◆ Text passage ◆
This legacy begins with their father Stew, who went through the same recruiting process, played in the same Rec Hall, and got both of them started with the sport. Their father graduated from Penn State in 1986, just nine years before Mark Pavlik was named head coach in 1995.

One tradition that comes with being an alumnus is coming up to State College, Pa., and playing in the alumni match each year. Stew would bring Aaron and Peter up to watch these matches when they were younger and it was at this point that Peter knew he wanted to continue the legacy his father started.

"I remember in eighth grade he came up for an alumni match and I came up too. I remember after seeing that match, I knew that's what I wanted to do. I wanted to come to Penn State, I wanted to play volleyball, and I wanted to block him in an alumni match," Peter said.

Peter was able to accomplish all three of those goals he set in eighth grade by his sophomore year when he blocked his father for the first time in the alumni match. When it came time for Pavlik to recruit Peter, he already knew of the legacy the Russell family had with Penn State.

"Stew and Marian knew what was going on," Pavlik said. "They knew Penn State and they knew about our program. Peter spent much of his time up here when he was coming up for alumni matches and he would play on our court. I still remember when Peter was maybe four or five years-old and he was running around on the court after an alumni match."

While Peter was in his freshman year at Penn State, he made an immediate impact competing in eight matches and worked his way into the starting position for three of them, it was time for his younger brother, Aaron, to make a decision of where he was going to begin his collegiate career.

"I'm sure he got a little bit annoyed with me, but I called him at least once a week asking him what he was thinking, who he was leaning towards. I remember the day he committed, he told me he committed to Irvine so of course I was bummed out and I remember sending him this long text saying I'll still support you and I'm happy for you and then I get a call from him saying he was just kidding and that he was coming to Penn State. That was one of the greatest lows to highs I've ever had," Peter said.

From there, Peter was excited to have his little brother join him and carry out the legacy their father had begun as a Nittany Lion. Coming into college can be overwhelming, but since Aaron had his older brother who had gone through the same feelings just a year before, the transition was easier for him.

"He was able to show me the ropes and help me with whatever I was experiencing," Aaron said. "He had already been through it before so knowing that made it easier to adjust and I felt comfortable going to him."

The two players help lead the team by example both on and off the court. One aspect of being a team player that they do well is understanding their role on the team and how they can make a difference.

◆ Task to carry out ◆
Rewrite the paragraph beginning "This legacy begins with their father Stew" from the passage on the Russell brothers as a short bulleted list that keeps its main facts. The records have nothing to do with the text.

◆ Listed entries ◆
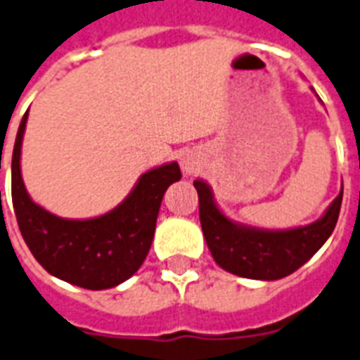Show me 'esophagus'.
Here are the masks:
<instances>
[{
	"mask_svg": "<svg viewBox=\"0 0 360 360\" xmlns=\"http://www.w3.org/2000/svg\"><path fill=\"white\" fill-rule=\"evenodd\" d=\"M182 169H184V173H186V174H193L198 169V165L193 158H184Z\"/></svg>",
	"mask_w": 360,
	"mask_h": 360,
	"instance_id": "1",
	"label": "esophagus"
}]
</instances>
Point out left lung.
<instances>
[{
	"instance_id": "1",
	"label": "left lung",
	"mask_w": 360,
	"mask_h": 360,
	"mask_svg": "<svg viewBox=\"0 0 360 360\" xmlns=\"http://www.w3.org/2000/svg\"><path fill=\"white\" fill-rule=\"evenodd\" d=\"M193 186L198 193L202 231L215 263L250 280H281L307 263L333 233L342 204L340 191L319 221L290 230H265L228 219L204 180L198 178Z\"/></svg>"
}]
</instances>
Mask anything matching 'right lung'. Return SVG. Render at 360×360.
Segmentation results:
<instances>
[{"mask_svg": "<svg viewBox=\"0 0 360 360\" xmlns=\"http://www.w3.org/2000/svg\"><path fill=\"white\" fill-rule=\"evenodd\" d=\"M25 112L13 150V206L23 240L51 276L90 290L112 289L127 281L153 245L162 198L182 178L176 162L163 163L138 178L129 197L94 219H62L29 197L22 178Z\"/></svg>", "mask_w": 360, "mask_h": 360, "instance_id": "add662e5", "label": "right lung"}]
</instances>
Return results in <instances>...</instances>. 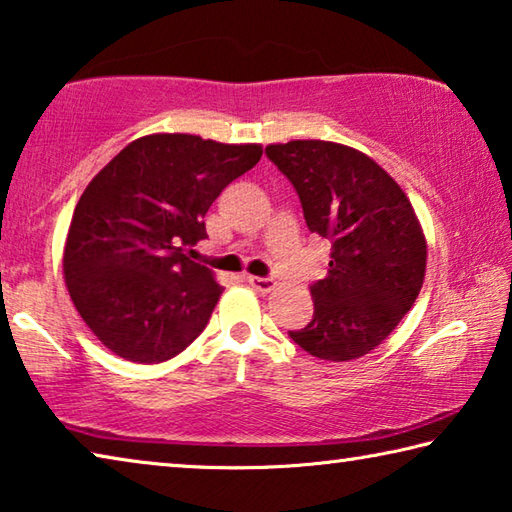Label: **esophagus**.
<instances>
[{"instance_id": "obj_1", "label": "esophagus", "mask_w": 512, "mask_h": 512, "mask_svg": "<svg viewBox=\"0 0 512 512\" xmlns=\"http://www.w3.org/2000/svg\"><path fill=\"white\" fill-rule=\"evenodd\" d=\"M247 281L251 288L261 294H270L276 288V281L274 279H263V276H247Z\"/></svg>"}]
</instances>
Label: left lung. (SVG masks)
I'll return each instance as SVG.
<instances>
[{
	"label": "left lung",
	"instance_id": "1",
	"mask_svg": "<svg viewBox=\"0 0 512 512\" xmlns=\"http://www.w3.org/2000/svg\"><path fill=\"white\" fill-rule=\"evenodd\" d=\"M297 188L312 233L333 242L326 279L310 288L315 315L290 337L328 362L380 346L414 306L427 240L409 197L364 152L321 139L265 148Z\"/></svg>",
	"mask_w": 512,
	"mask_h": 512
}]
</instances>
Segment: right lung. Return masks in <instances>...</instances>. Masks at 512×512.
Listing matches in <instances>:
<instances>
[{
	"label": "right lung",
	"mask_w": 512,
	"mask_h": 512,
	"mask_svg": "<svg viewBox=\"0 0 512 512\" xmlns=\"http://www.w3.org/2000/svg\"><path fill=\"white\" fill-rule=\"evenodd\" d=\"M261 155L258 143L148 134L87 184L62 272L78 315L114 355L166 362L209 324L224 288L186 251L206 238L204 215L222 188Z\"/></svg>",
	"instance_id": "1"
}]
</instances>
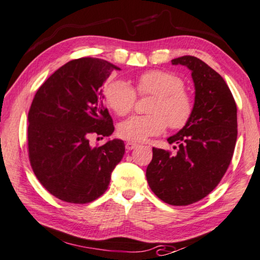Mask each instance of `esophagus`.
I'll list each match as a JSON object with an SVG mask.
<instances>
[{
	"label": "esophagus",
	"mask_w": 260,
	"mask_h": 260,
	"mask_svg": "<svg viewBox=\"0 0 260 260\" xmlns=\"http://www.w3.org/2000/svg\"><path fill=\"white\" fill-rule=\"evenodd\" d=\"M138 146H139L138 143H135V142H132V141L126 142V149H127V150H132V149L137 148Z\"/></svg>",
	"instance_id": "esophagus-1"
}]
</instances>
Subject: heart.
<instances>
[{
  "instance_id": "b5f03b06",
  "label": "heart",
  "mask_w": 260,
  "mask_h": 260,
  "mask_svg": "<svg viewBox=\"0 0 260 260\" xmlns=\"http://www.w3.org/2000/svg\"><path fill=\"white\" fill-rule=\"evenodd\" d=\"M137 88L140 94L156 96L149 107V115H134L118 126L120 138L132 142H142L154 135H160L169 125L181 129L190 121L193 102L185 92L184 83L172 72L152 70L139 77ZM104 96L107 105L118 115H126L133 110L137 92L125 80H112L106 85Z\"/></svg>"
}]
</instances>
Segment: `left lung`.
I'll use <instances>...</instances> for the list:
<instances>
[{"mask_svg": "<svg viewBox=\"0 0 260 260\" xmlns=\"http://www.w3.org/2000/svg\"><path fill=\"white\" fill-rule=\"evenodd\" d=\"M172 64L191 71L193 112L187 126L168 138L179 145L175 154L153 148L146 177L161 201L189 205L214 190L229 167L237 140V106L225 80L203 60L183 56Z\"/></svg>", "mask_w": 260, "mask_h": 260, "instance_id": "left-lung-1", "label": "left lung"}]
</instances>
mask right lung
Returning <instances> with one entry per match:
<instances>
[{"mask_svg":"<svg viewBox=\"0 0 260 260\" xmlns=\"http://www.w3.org/2000/svg\"><path fill=\"white\" fill-rule=\"evenodd\" d=\"M113 70L120 69L99 58L73 59L44 81L31 104V168L46 190L64 202L84 204L102 196L125 154L119 139L90 145L92 134L110 137L114 131L102 90Z\"/></svg>","mask_w":260,"mask_h":260,"instance_id":"1","label":"right lung"}]
</instances>
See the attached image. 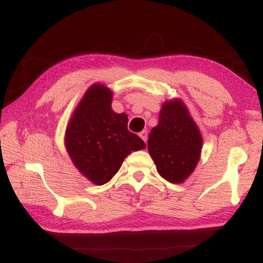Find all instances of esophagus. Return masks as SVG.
Masks as SVG:
<instances>
[{
    "instance_id": "obj_1",
    "label": "esophagus",
    "mask_w": 263,
    "mask_h": 263,
    "mask_svg": "<svg viewBox=\"0 0 263 263\" xmlns=\"http://www.w3.org/2000/svg\"><path fill=\"white\" fill-rule=\"evenodd\" d=\"M139 136H140V138L142 140H144L145 142L147 141V137H148V132L146 131V130H144V131H141L140 133H139Z\"/></svg>"
}]
</instances>
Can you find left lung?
Instances as JSON below:
<instances>
[{
	"mask_svg": "<svg viewBox=\"0 0 263 263\" xmlns=\"http://www.w3.org/2000/svg\"><path fill=\"white\" fill-rule=\"evenodd\" d=\"M202 144L201 132L183 102H164L147 144L159 174L172 183L183 182L197 166Z\"/></svg>",
	"mask_w": 263,
	"mask_h": 263,
	"instance_id": "left-lung-1",
	"label": "left lung"
}]
</instances>
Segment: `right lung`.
<instances>
[{
  "mask_svg": "<svg viewBox=\"0 0 263 263\" xmlns=\"http://www.w3.org/2000/svg\"><path fill=\"white\" fill-rule=\"evenodd\" d=\"M112 91L96 83L88 89L66 128L65 146L74 166L97 185L109 182L141 138L127 130V116L111 108Z\"/></svg>",
  "mask_w": 263,
  "mask_h": 263,
  "instance_id": "obj_1",
  "label": "right lung"
}]
</instances>
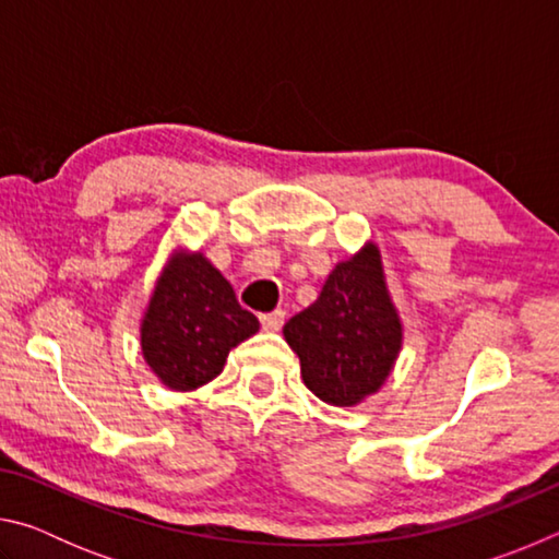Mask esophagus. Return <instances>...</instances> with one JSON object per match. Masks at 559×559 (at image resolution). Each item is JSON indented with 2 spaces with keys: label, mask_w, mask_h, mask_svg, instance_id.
Masks as SVG:
<instances>
[{
  "label": "esophagus",
  "mask_w": 559,
  "mask_h": 559,
  "mask_svg": "<svg viewBox=\"0 0 559 559\" xmlns=\"http://www.w3.org/2000/svg\"><path fill=\"white\" fill-rule=\"evenodd\" d=\"M283 318H286V313L283 310H273V313H263L261 316V325L266 333H278L281 325H283Z\"/></svg>",
  "instance_id": "obj_1"
}]
</instances>
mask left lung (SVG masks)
<instances>
[{
  "label": "left lung",
  "mask_w": 559,
  "mask_h": 559,
  "mask_svg": "<svg viewBox=\"0 0 559 559\" xmlns=\"http://www.w3.org/2000/svg\"><path fill=\"white\" fill-rule=\"evenodd\" d=\"M283 337L318 400L357 406L380 392L404 343L380 246L365 241L353 257L337 261L318 300L283 325Z\"/></svg>",
  "instance_id": "1"
}]
</instances>
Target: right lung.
Here are the masks:
<instances>
[{
  "mask_svg": "<svg viewBox=\"0 0 559 559\" xmlns=\"http://www.w3.org/2000/svg\"><path fill=\"white\" fill-rule=\"evenodd\" d=\"M259 333L231 283L202 251L177 246L140 318V349L173 392H194L222 374L229 349Z\"/></svg>",
  "mask_w": 559,
  "mask_h": 559,
  "instance_id": "1",
  "label": "right lung"
}]
</instances>
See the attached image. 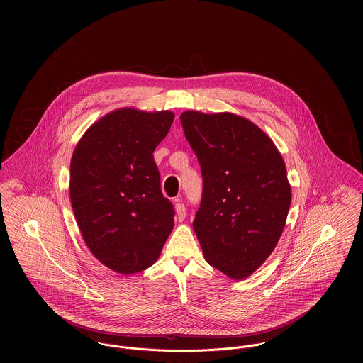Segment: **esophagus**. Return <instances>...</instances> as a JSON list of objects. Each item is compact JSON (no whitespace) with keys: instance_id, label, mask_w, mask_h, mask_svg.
Segmentation results:
<instances>
[{"instance_id":"34e87169","label":"esophagus","mask_w":363,"mask_h":363,"mask_svg":"<svg viewBox=\"0 0 363 363\" xmlns=\"http://www.w3.org/2000/svg\"><path fill=\"white\" fill-rule=\"evenodd\" d=\"M174 209H176V216H177V219H179V220H184L187 211H186V206H184L183 203H180L179 199H177V204H176Z\"/></svg>"}]
</instances>
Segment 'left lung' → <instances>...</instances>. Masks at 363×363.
Wrapping results in <instances>:
<instances>
[{"mask_svg":"<svg viewBox=\"0 0 363 363\" xmlns=\"http://www.w3.org/2000/svg\"><path fill=\"white\" fill-rule=\"evenodd\" d=\"M180 121L203 173L193 228L204 257L232 279H243L268 259L285 228L292 199L285 162L245 117L187 110Z\"/></svg>","mask_w":363,"mask_h":363,"instance_id":"left-lung-1","label":"left lung"}]
</instances>
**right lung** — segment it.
I'll return each instance as SVG.
<instances>
[{
    "label": "right lung",
    "mask_w": 363,
    "mask_h": 363,
    "mask_svg": "<svg viewBox=\"0 0 363 363\" xmlns=\"http://www.w3.org/2000/svg\"><path fill=\"white\" fill-rule=\"evenodd\" d=\"M174 114L118 108L94 123L75 147L69 170L72 211L91 253L123 274L155 262L174 225L154 151Z\"/></svg>",
    "instance_id": "obj_1"
}]
</instances>
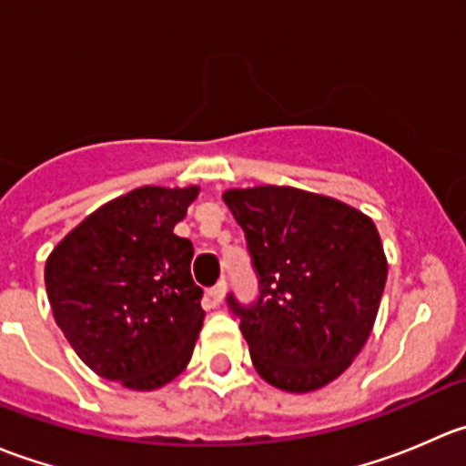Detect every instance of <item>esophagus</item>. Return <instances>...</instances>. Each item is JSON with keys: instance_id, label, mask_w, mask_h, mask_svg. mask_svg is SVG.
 <instances>
[{"instance_id": "1", "label": "esophagus", "mask_w": 466, "mask_h": 466, "mask_svg": "<svg viewBox=\"0 0 466 466\" xmlns=\"http://www.w3.org/2000/svg\"><path fill=\"white\" fill-rule=\"evenodd\" d=\"M225 290H228V284H225V279H220L218 284H216L214 289L209 290V298H211V302H214V304H220V302H223V298H225Z\"/></svg>"}]
</instances>
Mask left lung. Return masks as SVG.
I'll list each match as a JSON object with an SVG mask.
<instances>
[{
	"label": "left lung",
	"mask_w": 466,
	"mask_h": 466,
	"mask_svg": "<svg viewBox=\"0 0 466 466\" xmlns=\"http://www.w3.org/2000/svg\"><path fill=\"white\" fill-rule=\"evenodd\" d=\"M246 232L261 295L241 316L250 359L266 383L313 392L340 377L377 320L388 259L370 216L295 187L228 189Z\"/></svg>",
	"instance_id": "1"
}]
</instances>
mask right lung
<instances>
[{
    "mask_svg": "<svg viewBox=\"0 0 466 466\" xmlns=\"http://www.w3.org/2000/svg\"><path fill=\"white\" fill-rule=\"evenodd\" d=\"M200 187H139L110 200L51 250L46 298L92 372L157 390L185 372L203 329L194 246L173 234Z\"/></svg>",
    "mask_w": 466,
    "mask_h": 466,
    "instance_id": "right-lung-1",
    "label": "right lung"
}]
</instances>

◆ Response for this exercise ◆
- Their father, Stew, went through the same recruiting process and played in the same Rec Hall.
- He got both brothers started in the sport.
- He graduated from Penn State in 1986.
- That was nine years before Mark Pavlik became head coach in 1995.